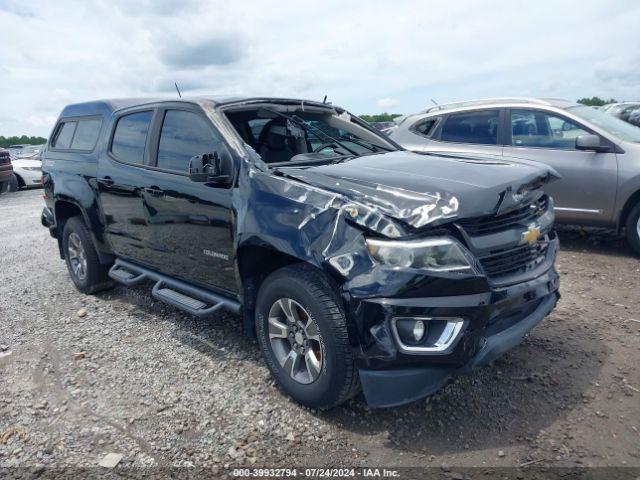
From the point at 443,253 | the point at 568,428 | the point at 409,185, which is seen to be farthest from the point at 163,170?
the point at 568,428

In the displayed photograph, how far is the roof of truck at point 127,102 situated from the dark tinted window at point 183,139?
142 millimetres

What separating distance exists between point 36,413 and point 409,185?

• [SET TASK]
Omit every picture, and otherwise quote the entries exactly.

• [WRITTEN ANSWER]
From the point at 443,253 | the point at 568,428 | the point at 409,185, which is seen to be farthest from the point at 163,170?
the point at 568,428

In the displayed photograph, how far is the roof of truck at point 127,102 situated from the dark tinted window at point 183,139?
142 millimetres

What separating distance exists between point 36,413 and point 409,185?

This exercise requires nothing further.